Berlin est la capitale de l'antisémitisme de gauche, entre autres parce qu'il y a ici beaucoup d'étudiants. La Berlin University of the Arts est certainement le lieu où il s'exprime le plus fortement, mais des affiches portant l’inscription «Libérez la Palestine de la culpabilité allemande» ont également été exposées à l’Université libre. A la Charité, où j'étudie, il y a eu un rassemblement au cours duquel une jeune femme a décrit le Hamas comme une organisation de résistance.

«Un tel état d’esprit est observé depuis des années dans les universités françaises, américaines et britanniques»

Sommes-nous confrontés à une mondialisation des préoccupations et des formes de contestation? De nombreux rassemblements dans les universités allemandes sont portés par des slogans en anglais.
Presque tout ce qui se passe dans la région anglo-saxonne se répercute tôt ou tard sur l’Allemagne. Cela prend généralement cinq à dix ans, même si ces processus sont accélérés par les médias sociaux. De nombreuses universités n’en tirent aucune conclusion. Dans certains cas, même des déclarations neutres ont donné lieu à un flot de commentaires haineux. Certaines universités ont réagi en retirant leurs déclarations de solidarité avec Israël.

Norbert Palz, le président de l'Université des arts, semblait visiblement choqué.
Il aurait dû remarquer depuis longtemps l'atmosphère qui règne dans son université. Je suis encore plus choqué que certaines personnes le soient maintenant. Cela vaut également pour la distribution de bonbons dans les rues de Berlin pour célébrer l'attaque du Hamas. Nous connaissons cette pratique dans les territoires palestiniens. Le fait qu’une telle chose se produise ici montre à quel point ces gens se sentent en sécurité.

Y a-t-il des endroits à Berlin que vous décririez comme des zones que les juifs doivent éviter?
Je ne m'identifierais certainement pas comme juif sur la Sonnenallee à Neukölln. Je ne porte généralement pas de kippa, mais j'ai changé de prénom sur Uber après le 7 octobre.

«Désormais, je voyage sous un faux nom»

Jusqu'à présent, on m'a toujours demandé si j'étais juif lorsque je montais à bord. À quelques reprises, cela a donné lieu à des conversations gênantes. Les chauffeurs savent aussi où j'habite.

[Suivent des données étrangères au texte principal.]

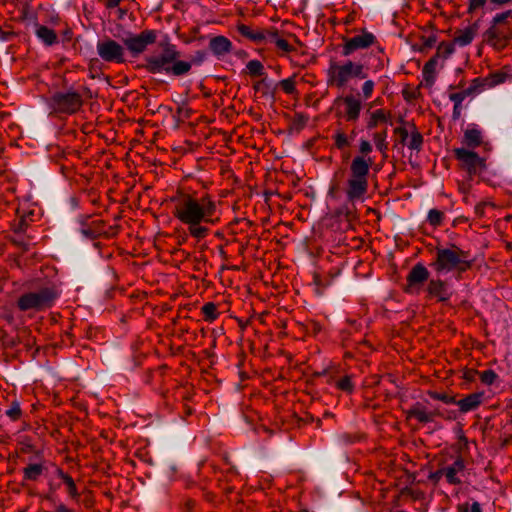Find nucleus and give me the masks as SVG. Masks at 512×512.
<instances>
[{"mask_svg": "<svg viewBox=\"0 0 512 512\" xmlns=\"http://www.w3.org/2000/svg\"><path fill=\"white\" fill-rule=\"evenodd\" d=\"M470 506L469 503H463V504H459L457 506V511L458 512H470Z\"/></svg>", "mask_w": 512, "mask_h": 512, "instance_id": "nucleus-50", "label": "nucleus"}, {"mask_svg": "<svg viewBox=\"0 0 512 512\" xmlns=\"http://www.w3.org/2000/svg\"><path fill=\"white\" fill-rule=\"evenodd\" d=\"M444 219V213L437 209H431L428 213L427 220L430 225L437 227L440 226Z\"/></svg>", "mask_w": 512, "mask_h": 512, "instance_id": "nucleus-37", "label": "nucleus"}, {"mask_svg": "<svg viewBox=\"0 0 512 512\" xmlns=\"http://www.w3.org/2000/svg\"><path fill=\"white\" fill-rule=\"evenodd\" d=\"M35 33L37 37L48 46L57 43L58 37L53 29H50L44 25H36Z\"/></svg>", "mask_w": 512, "mask_h": 512, "instance_id": "nucleus-27", "label": "nucleus"}, {"mask_svg": "<svg viewBox=\"0 0 512 512\" xmlns=\"http://www.w3.org/2000/svg\"><path fill=\"white\" fill-rule=\"evenodd\" d=\"M454 103V107H453V113H452V117L454 120H458L461 116V113H462V103H457V102H453Z\"/></svg>", "mask_w": 512, "mask_h": 512, "instance_id": "nucleus-46", "label": "nucleus"}, {"mask_svg": "<svg viewBox=\"0 0 512 512\" xmlns=\"http://www.w3.org/2000/svg\"><path fill=\"white\" fill-rule=\"evenodd\" d=\"M512 11L497 13L491 20L489 28L483 33L484 41L497 51L504 50L512 40V27L507 21Z\"/></svg>", "mask_w": 512, "mask_h": 512, "instance_id": "nucleus-8", "label": "nucleus"}, {"mask_svg": "<svg viewBox=\"0 0 512 512\" xmlns=\"http://www.w3.org/2000/svg\"><path fill=\"white\" fill-rule=\"evenodd\" d=\"M442 477H444V467L438 469L437 471L430 474L429 479L438 482Z\"/></svg>", "mask_w": 512, "mask_h": 512, "instance_id": "nucleus-47", "label": "nucleus"}, {"mask_svg": "<svg viewBox=\"0 0 512 512\" xmlns=\"http://www.w3.org/2000/svg\"><path fill=\"white\" fill-rule=\"evenodd\" d=\"M375 42V35L364 30L361 34L349 38H344L341 53L343 56L347 57L352 55L357 50L366 49L372 46Z\"/></svg>", "mask_w": 512, "mask_h": 512, "instance_id": "nucleus-12", "label": "nucleus"}, {"mask_svg": "<svg viewBox=\"0 0 512 512\" xmlns=\"http://www.w3.org/2000/svg\"><path fill=\"white\" fill-rule=\"evenodd\" d=\"M13 265H15L16 267H19V262L17 259L14 260Z\"/></svg>", "mask_w": 512, "mask_h": 512, "instance_id": "nucleus-57", "label": "nucleus"}, {"mask_svg": "<svg viewBox=\"0 0 512 512\" xmlns=\"http://www.w3.org/2000/svg\"><path fill=\"white\" fill-rule=\"evenodd\" d=\"M463 142L470 148H476L480 146L482 143L481 131L475 127L468 128L464 132Z\"/></svg>", "mask_w": 512, "mask_h": 512, "instance_id": "nucleus-28", "label": "nucleus"}, {"mask_svg": "<svg viewBox=\"0 0 512 512\" xmlns=\"http://www.w3.org/2000/svg\"><path fill=\"white\" fill-rule=\"evenodd\" d=\"M307 122H308V116H306L302 113H298L295 115V123H297L301 126H305Z\"/></svg>", "mask_w": 512, "mask_h": 512, "instance_id": "nucleus-48", "label": "nucleus"}, {"mask_svg": "<svg viewBox=\"0 0 512 512\" xmlns=\"http://www.w3.org/2000/svg\"><path fill=\"white\" fill-rule=\"evenodd\" d=\"M201 310H202L204 320L207 322L211 323V322L215 321L219 316V313L217 311V305L213 302L205 303L202 306Z\"/></svg>", "mask_w": 512, "mask_h": 512, "instance_id": "nucleus-33", "label": "nucleus"}, {"mask_svg": "<svg viewBox=\"0 0 512 512\" xmlns=\"http://www.w3.org/2000/svg\"><path fill=\"white\" fill-rule=\"evenodd\" d=\"M375 88V82L371 79L366 80L361 87L362 94L360 95L362 101L368 100L372 97Z\"/></svg>", "mask_w": 512, "mask_h": 512, "instance_id": "nucleus-39", "label": "nucleus"}, {"mask_svg": "<svg viewBox=\"0 0 512 512\" xmlns=\"http://www.w3.org/2000/svg\"><path fill=\"white\" fill-rule=\"evenodd\" d=\"M44 467L41 463H30L24 468V478L36 481L43 473Z\"/></svg>", "mask_w": 512, "mask_h": 512, "instance_id": "nucleus-30", "label": "nucleus"}, {"mask_svg": "<svg viewBox=\"0 0 512 512\" xmlns=\"http://www.w3.org/2000/svg\"><path fill=\"white\" fill-rule=\"evenodd\" d=\"M372 144L361 138L359 140V155H356L349 166L345 194L349 202L363 201L369 188V173L374 160L370 157Z\"/></svg>", "mask_w": 512, "mask_h": 512, "instance_id": "nucleus-3", "label": "nucleus"}, {"mask_svg": "<svg viewBox=\"0 0 512 512\" xmlns=\"http://www.w3.org/2000/svg\"><path fill=\"white\" fill-rule=\"evenodd\" d=\"M326 76L328 86L343 89L348 87L353 80L366 79L367 67L361 62H354L349 59L344 61L331 59Z\"/></svg>", "mask_w": 512, "mask_h": 512, "instance_id": "nucleus-5", "label": "nucleus"}, {"mask_svg": "<svg viewBox=\"0 0 512 512\" xmlns=\"http://www.w3.org/2000/svg\"><path fill=\"white\" fill-rule=\"evenodd\" d=\"M336 116L349 123L359 120L363 109V101L359 94H347L337 97L333 102Z\"/></svg>", "mask_w": 512, "mask_h": 512, "instance_id": "nucleus-10", "label": "nucleus"}, {"mask_svg": "<svg viewBox=\"0 0 512 512\" xmlns=\"http://www.w3.org/2000/svg\"><path fill=\"white\" fill-rule=\"evenodd\" d=\"M429 395L433 399L442 401V402H444L446 404H455V402H456V400L453 397H449L446 394L437 393V392H429Z\"/></svg>", "mask_w": 512, "mask_h": 512, "instance_id": "nucleus-45", "label": "nucleus"}, {"mask_svg": "<svg viewBox=\"0 0 512 512\" xmlns=\"http://www.w3.org/2000/svg\"><path fill=\"white\" fill-rule=\"evenodd\" d=\"M5 115H6V113L2 112V114H1L2 119L4 118Z\"/></svg>", "mask_w": 512, "mask_h": 512, "instance_id": "nucleus-58", "label": "nucleus"}, {"mask_svg": "<svg viewBox=\"0 0 512 512\" xmlns=\"http://www.w3.org/2000/svg\"><path fill=\"white\" fill-rule=\"evenodd\" d=\"M438 64V56H434L431 59H429L423 69H422V77L423 81L422 84H424L427 87H431L436 80V67Z\"/></svg>", "mask_w": 512, "mask_h": 512, "instance_id": "nucleus-26", "label": "nucleus"}, {"mask_svg": "<svg viewBox=\"0 0 512 512\" xmlns=\"http://www.w3.org/2000/svg\"><path fill=\"white\" fill-rule=\"evenodd\" d=\"M237 31L241 36L257 45L274 43L281 56H286L295 51V48L287 40L279 36V31L275 27L253 29L246 24L240 23L237 25Z\"/></svg>", "mask_w": 512, "mask_h": 512, "instance_id": "nucleus-7", "label": "nucleus"}, {"mask_svg": "<svg viewBox=\"0 0 512 512\" xmlns=\"http://www.w3.org/2000/svg\"><path fill=\"white\" fill-rule=\"evenodd\" d=\"M463 200L465 203H469V197L467 195L464 196Z\"/></svg>", "mask_w": 512, "mask_h": 512, "instance_id": "nucleus-56", "label": "nucleus"}, {"mask_svg": "<svg viewBox=\"0 0 512 512\" xmlns=\"http://www.w3.org/2000/svg\"><path fill=\"white\" fill-rule=\"evenodd\" d=\"M58 293L53 287H43L38 291L23 294L18 299V307L21 311L44 310L53 305L57 299Z\"/></svg>", "mask_w": 512, "mask_h": 512, "instance_id": "nucleus-9", "label": "nucleus"}, {"mask_svg": "<svg viewBox=\"0 0 512 512\" xmlns=\"http://www.w3.org/2000/svg\"><path fill=\"white\" fill-rule=\"evenodd\" d=\"M465 467V461L461 456H457L451 464L444 466V478L447 483L450 485L462 484Z\"/></svg>", "mask_w": 512, "mask_h": 512, "instance_id": "nucleus-17", "label": "nucleus"}, {"mask_svg": "<svg viewBox=\"0 0 512 512\" xmlns=\"http://www.w3.org/2000/svg\"><path fill=\"white\" fill-rule=\"evenodd\" d=\"M246 68L252 76H262L265 74L264 66L259 60H250L247 63Z\"/></svg>", "mask_w": 512, "mask_h": 512, "instance_id": "nucleus-36", "label": "nucleus"}, {"mask_svg": "<svg viewBox=\"0 0 512 512\" xmlns=\"http://www.w3.org/2000/svg\"><path fill=\"white\" fill-rule=\"evenodd\" d=\"M17 192L16 176L13 172L2 169V203L10 205L18 201L13 211L15 218L10 223V229L13 232L11 240L17 246L28 249L31 243V237L26 235V230L31 223L38 220L40 216L39 208L29 197L20 199Z\"/></svg>", "mask_w": 512, "mask_h": 512, "instance_id": "nucleus-2", "label": "nucleus"}, {"mask_svg": "<svg viewBox=\"0 0 512 512\" xmlns=\"http://www.w3.org/2000/svg\"><path fill=\"white\" fill-rule=\"evenodd\" d=\"M181 52L176 45L166 43L160 53L145 57L144 69L151 74H166L180 77L190 72L192 64L181 60Z\"/></svg>", "mask_w": 512, "mask_h": 512, "instance_id": "nucleus-4", "label": "nucleus"}, {"mask_svg": "<svg viewBox=\"0 0 512 512\" xmlns=\"http://www.w3.org/2000/svg\"><path fill=\"white\" fill-rule=\"evenodd\" d=\"M355 136L356 132L354 130H352L350 134H347L342 128H337L332 135L334 147L342 152H347Z\"/></svg>", "mask_w": 512, "mask_h": 512, "instance_id": "nucleus-21", "label": "nucleus"}, {"mask_svg": "<svg viewBox=\"0 0 512 512\" xmlns=\"http://www.w3.org/2000/svg\"><path fill=\"white\" fill-rule=\"evenodd\" d=\"M474 374H479L478 371L476 370H469L465 373V378L468 379V380H472L473 379V376Z\"/></svg>", "mask_w": 512, "mask_h": 512, "instance_id": "nucleus-53", "label": "nucleus"}, {"mask_svg": "<svg viewBox=\"0 0 512 512\" xmlns=\"http://www.w3.org/2000/svg\"><path fill=\"white\" fill-rule=\"evenodd\" d=\"M506 77H507L506 74L501 73V72L491 74L490 78H487V80H488L487 85L495 86L498 84H502L505 82Z\"/></svg>", "mask_w": 512, "mask_h": 512, "instance_id": "nucleus-43", "label": "nucleus"}, {"mask_svg": "<svg viewBox=\"0 0 512 512\" xmlns=\"http://www.w3.org/2000/svg\"><path fill=\"white\" fill-rule=\"evenodd\" d=\"M3 413L6 418L11 422H23L24 413L21 409L20 402L15 395H8L2 400Z\"/></svg>", "mask_w": 512, "mask_h": 512, "instance_id": "nucleus-18", "label": "nucleus"}, {"mask_svg": "<svg viewBox=\"0 0 512 512\" xmlns=\"http://www.w3.org/2000/svg\"><path fill=\"white\" fill-rule=\"evenodd\" d=\"M157 39L155 30H144L139 34L131 35L124 39V44L132 54H140L146 50L148 45L153 44Z\"/></svg>", "mask_w": 512, "mask_h": 512, "instance_id": "nucleus-14", "label": "nucleus"}, {"mask_svg": "<svg viewBox=\"0 0 512 512\" xmlns=\"http://www.w3.org/2000/svg\"><path fill=\"white\" fill-rule=\"evenodd\" d=\"M435 413L427 410V408L420 402L415 403L410 409L406 411L407 419H416L420 423H429L434 420Z\"/></svg>", "mask_w": 512, "mask_h": 512, "instance_id": "nucleus-20", "label": "nucleus"}, {"mask_svg": "<svg viewBox=\"0 0 512 512\" xmlns=\"http://www.w3.org/2000/svg\"><path fill=\"white\" fill-rule=\"evenodd\" d=\"M488 80L487 79H481V78H475L472 80L471 84L468 89H471V94L474 96L480 92H482L487 85Z\"/></svg>", "mask_w": 512, "mask_h": 512, "instance_id": "nucleus-38", "label": "nucleus"}, {"mask_svg": "<svg viewBox=\"0 0 512 512\" xmlns=\"http://www.w3.org/2000/svg\"><path fill=\"white\" fill-rule=\"evenodd\" d=\"M429 278V271L422 263L415 264L407 275V292H418Z\"/></svg>", "mask_w": 512, "mask_h": 512, "instance_id": "nucleus-16", "label": "nucleus"}, {"mask_svg": "<svg viewBox=\"0 0 512 512\" xmlns=\"http://www.w3.org/2000/svg\"><path fill=\"white\" fill-rule=\"evenodd\" d=\"M494 207V204L490 201H482L480 203H478L475 207H474V213L476 215V217L478 218H482L484 217L485 215V208L486 207Z\"/></svg>", "mask_w": 512, "mask_h": 512, "instance_id": "nucleus-44", "label": "nucleus"}, {"mask_svg": "<svg viewBox=\"0 0 512 512\" xmlns=\"http://www.w3.org/2000/svg\"><path fill=\"white\" fill-rule=\"evenodd\" d=\"M296 78L297 74L294 73L291 77L279 81L278 85L281 87L283 92L288 95L297 94L296 89Z\"/></svg>", "mask_w": 512, "mask_h": 512, "instance_id": "nucleus-34", "label": "nucleus"}, {"mask_svg": "<svg viewBox=\"0 0 512 512\" xmlns=\"http://www.w3.org/2000/svg\"><path fill=\"white\" fill-rule=\"evenodd\" d=\"M57 107L65 113H74L82 106V97L77 92L58 93L54 96Z\"/></svg>", "mask_w": 512, "mask_h": 512, "instance_id": "nucleus-15", "label": "nucleus"}, {"mask_svg": "<svg viewBox=\"0 0 512 512\" xmlns=\"http://www.w3.org/2000/svg\"><path fill=\"white\" fill-rule=\"evenodd\" d=\"M410 132L411 129L409 130L404 126H399L394 129V133L399 136V143L403 146H406L410 137Z\"/></svg>", "mask_w": 512, "mask_h": 512, "instance_id": "nucleus-41", "label": "nucleus"}, {"mask_svg": "<svg viewBox=\"0 0 512 512\" xmlns=\"http://www.w3.org/2000/svg\"><path fill=\"white\" fill-rule=\"evenodd\" d=\"M478 32V24L473 23L468 27L455 32L453 43L459 47L469 45L475 38Z\"/></svg>", "mask_w": 512, "mask_h": 512, "instance_id": "nucleus-23", "label": "nucleus"}, {"mask_svg": "<svg viewBox=\"0 0 512 512\" xmlns=\"http://www.w3.org/2000/svg\"><path fill=\"white\" fill-rule=\"evenodd\" d=\"M468 190H469V186H468V185L463 184V185L460 187V191H461L463 194H465V195L468 193Z\"/></svg>", "mask_w": 512, "mask_h": 512, "instance_id": "nucleus-55", "label": "nucleus"}, {"mask_svg": "<svg viewBox=\"0 0 512 512\" xmlns=\"http://www.w3.org/2000/svg\"><path fill=\"white\" fill-rule=\"evenodd\" d=\"M410 128V137L406 146L412 151L419 152L421 151L424 142L423 135L418 131L414 124H411Z\"/></svg>", "mask_w": 512, "mask_h": 512, "instance_id": "nucleus-29", "label": "nucleus"}, {"mask_svg": "<svg viewBox=\"0 0 512 512\" xmlns=\"http://www.w3.org/2000/svg\"><path fill=\"white\" fill-rule=\"evenodd\" d=\"M290 63L294 67H304L303 64H300L297 60H295L292 56L289 57Z\"/></svg>", "mask_w": 512, "mask_h": 512, "instance_id": "nucleus-54", "label": "nucleus"}, {"mask_svg": "<svg viewBox=\"0 0 512 512\" xmlns=\"http://www.w3.org/2000/svg\"><path fill=\"white\" fill-rule=\"evenodd\" d=\"M479 376L481 382L485 385H492L498 377L495 371L492 369L479 372Z\"/></svg>", "mask_w": 512, "mask_h": 512, "instance_id": "nucleus-40", "label": "nucleus"}, {"mask_svg": "<svg viewBox=\"0 0 512 512\" xmlns=\"http://www.w3.org/2000/svg\"><path fill=\"white\" fill-rule=\"evenodd\" d=\"M121 0H107V8H115L120 4Z\"/></svg>", "mask_w": 512, "mask_h": 512, "instance_id": "nucleus-52", "label": "nucleus"}, {"mask_svg": "<svg viewBox=\"0 0 512 512\" xmlns=\"http://www.w3.org/2000/svg\"><path fill=\"white\" fill-rule=\"evenodd\" d=\"M336 388L345 393L351 394L355 388V385L352 381V376L346 375V376L342 377L341 379H339L336 382Z\"/></svg>", "mask_w": 512, "mask_h": 512, "instance_id": "nucleus-35", "label": "nucleus"}, {"mask_svg": "<svg viewBox=\"0 0 512 512\" xmlns=\"http://www.w3.org/2000/svg\"><path fill=\"white\" fill-rule=\"evenodd\" d=\"M387 136H388L387 129H384L383 131H380V132H376L372 136L375 147L382 154H386V152L388 150Z\"/></svg>", "mask_w": 512, "mask_h": 512, "instance_id": "nucleus-32", "label": "nucleus"}, {"mask_svg": "<svg viewBox=\"0 0 512 512\" xmlns=\"http://www.w3.org/2000/svg\"><path fill=\"white\" fill-rule=\"evenodd\" d=\"M232 48V42L223 35L214 36L209 41V49L218 59L229 54Z\"/></svg>", "mask_w": 512, "mask_h": 512, "instance_id": "nucleus-19", "label": "nucleus"}, {"mask_svg": "<svg viewBox=\"0 0 512 512\" xmlns=\"http://www.w3.org/2000/svg\"><path fill=\"white\" fill-rule=\"evenodd\" d=\"M97 53L106 62L122 63L124 61V48L109 38L98 41Z\"/></svg>", "mask_w": 512, "mask_h": 512, "instance_id": "nucleus-13", "label": "nucleus"}, {"mask_svg": "<svg viewBox=\"0 0 512 512\" xmlns=\"http://www.w3.org/2000/svg\"><path fill=\"white\" fill-rule=\"evenodd\" d=\"M483 397V392L471 393L460 400H456L455 404L462 413H467L477 409L483 402Z\"/></svg>", "mask_w": 512, "mask_h": 512, "instance_id": "nucleus-22", "label": "nucleus"}, {"mask_svg": "<svg viewBox=\"0 0 512 512\" xmlns=\"http://www.w3.org/2000/svg\"><path fill=\"white\" fill-rule=\"evenodd\" d=\"M469 96H473L471 94V89H463L462 91L460 92H457V93H451L449 95V99L452 101V102H457V103H463V101L469 97Z\"/></svg>", "mask_w": 512, "mask_h": 512, "instance_id": "nucleus-42", "label": "nucleus"}, {"mask_svg": "<svg viewBox=\"0 0 512 512\" xmlns=\"http://www.w3.org/2000/svg\"><path fill=\"white\" fill-rule=\"evenodd\" d=\"M171 201L174 203V217L186 225L190 236L197 240H202L209 234V229L203 224L214 225L218 221L214 217L216 202L208 193H179Z\"/></svg>", "mask_w": 512, "mask_h": 512, "instance_id": "nucleus-1", "label": "nucleus"}, {"mask_svg": "<svg viewBox=\"0 0 512 512\" xmlns=\"http://www.w3.org/2000/svg\"><path fill=\"white\" fill-rule=\"evenodd\" d=\"M58 477L63 480L65 485L67 486V492L72 499L79 498V492L77 490L76 484L71 476L64 473L63 470H58Z\"/></svg>", "mask_w": 512, "mask_h": 512, "instance_id": "nucleus-31", "label": "nucleus"}, {"mask_svg": "<svg viewBox=\"0 0 512 512\" xmlns=\"http://www.w3.org/2000/svg\"><path fill=\"white\" fill-rule=\"evenodd\" d=\"M470 512H482L481 506L477 501H474L470 506Z\"/></svg>", "mask_w": 512, "mask_h": 512, "instance_id": "nucleus-51", "label": "nucleus"}, {"mask_svg": "<svg viewBox=\"0 0 512 512\" xmlns=\"http://www.w3.org/2000/svg\"><path fill=\"white\" fill-rule=\"evenodd\" d=\"M391 112L385 109H376L374 111L369 112L368 117L366 119V128L368 130L374 129L380 124L390 123Z\"/></svg>", "mask_w": 512, "mask_h": 512, "instance_id": "nucleus-25", "label": "nucleus"}, {"mask_svg": "<svg viewBox=\"0 0 512 512\" xmlns=\"http://www.w3.org/2000/svg\"><path fill=\"white\" fill-rule=\"evenodd\" d=\"M437 273L458 271L463 273L471 268L472 260L468 252L453 245L450 248H441L436 251L435 261L431 264Z\"/></svg>", "mask_w": 512, "mask_h": 512, "instance_id": "nucleus-6", "label": "nucleus"}, {"mask_svg": "<svg viewBox=\"0 0 512 512\" xmlns=\"http://www.w3.org/2000/svg\"><path fill=\"white\" fill-rule=\"evenodd\" d=\"M454 155L461 163V166L467 170L469 175L480 173L485 168V160L473 151L466 148H455Z\"/></svg>", "mask_w": 512, "mask_h": 512, "instance_id": "nucleus-11", "label": "nucleus"}, {"mask_svg": "<svg viewBox=\"0 0 512 512\" xmlns=\"http://www.w3.org/2000/svg\"><path fill=\"white\" fill-rule=\"evenodd\" d=\"M489 3L495 7H504L506 5L512 4V0H489Z\"/></svg>", "mask_w": 512, "mask_h": 512, "instance_id": "nucleus-49", "label": "nucleus"}, {"mask_svg": "<svg viewBox=\"0 0 512 512\" xmlns=\"http://www.w3.org/2000/svg\"><path fill=\"white\" fill-rule=\"evenodd\" d=\"M427 292L430 297L437 298L438 301H447L450 297L447 285L441 279H430L427 285Z\"/></svg>", "mask_w": 512, "mask_h": 512, "instance_id": "nucleus-24", "label": "nucleus"}]
</instances>
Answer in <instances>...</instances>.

La vie juive en Europe a-t-elle un avenir?
L’écrivain néerlandais Leon de Winter a déclaré un jour que la communauté juive européenne aurait disparu d’ici 2050 au plus tard. Je ne sais pas si on peut le prédire exactement, mais j'ai également pu observer cette tendance. En France, 20% des juifs ont émigré au cours des vingt dernières années. Après mes études, je devrai décider de ce que je veux pour mon avenir. En fait, je voulais fonder une famille ici. Mes frères sont sur le point de terminer leurs études secondaires et se demandent s'ils doivent commencer leurs études ici ou quitter notre pays. Malheureusement, nous ne savons pas comment les politiques réagiront à tout cela.

Pensez-vous que les politiques allemands n’ont toujours pas compris les enjeux?
Les mots prononcés par les politiques sont forts. Mais ils ne suffisent pas. D’un côté, les gens font de grands discours, mais de l’autre, ils s’abstiennent à l’ONU lors du vote de résolutions anti-israéliennes. Certaines organisations islamistes ne sont toujours pas interdites. La politique d'éducation et de migration doit amorcer un changement. La politique étrangère également, par exemple envers l’Iran.

On a entendu à maintes reprises ces dernières années que la grande majorité des crimes antisémites sont commis par des radicaux de droite.
Une étude a souvent été citée selon laquelle 90% de tous les incidents antisémites étaient commis par des extrémistes de droite. Mais parfois, les incidents impliquant des musulmans étaient considérés comme étant de droite, et même les cas dont le motif restait flou étaient souvent considérés comme étant de droite.

Vous avez commencé à vous impliquer politiquement dès votre adolescence. Un incident survenu lors d’un match de football a fait pencher la balance. L’entraîneur de l’équipe adverse avait crié: «Cassez les jambes des Juifs!»
L’équipe était majoritairement musulmane. C’était le premier incident antisémite que j’ai vécu. Le TuS Makkabi Francfort, où je jouais à l'époque, est un club juif, mais il n'y avait que deux Juifs dans l'équipe.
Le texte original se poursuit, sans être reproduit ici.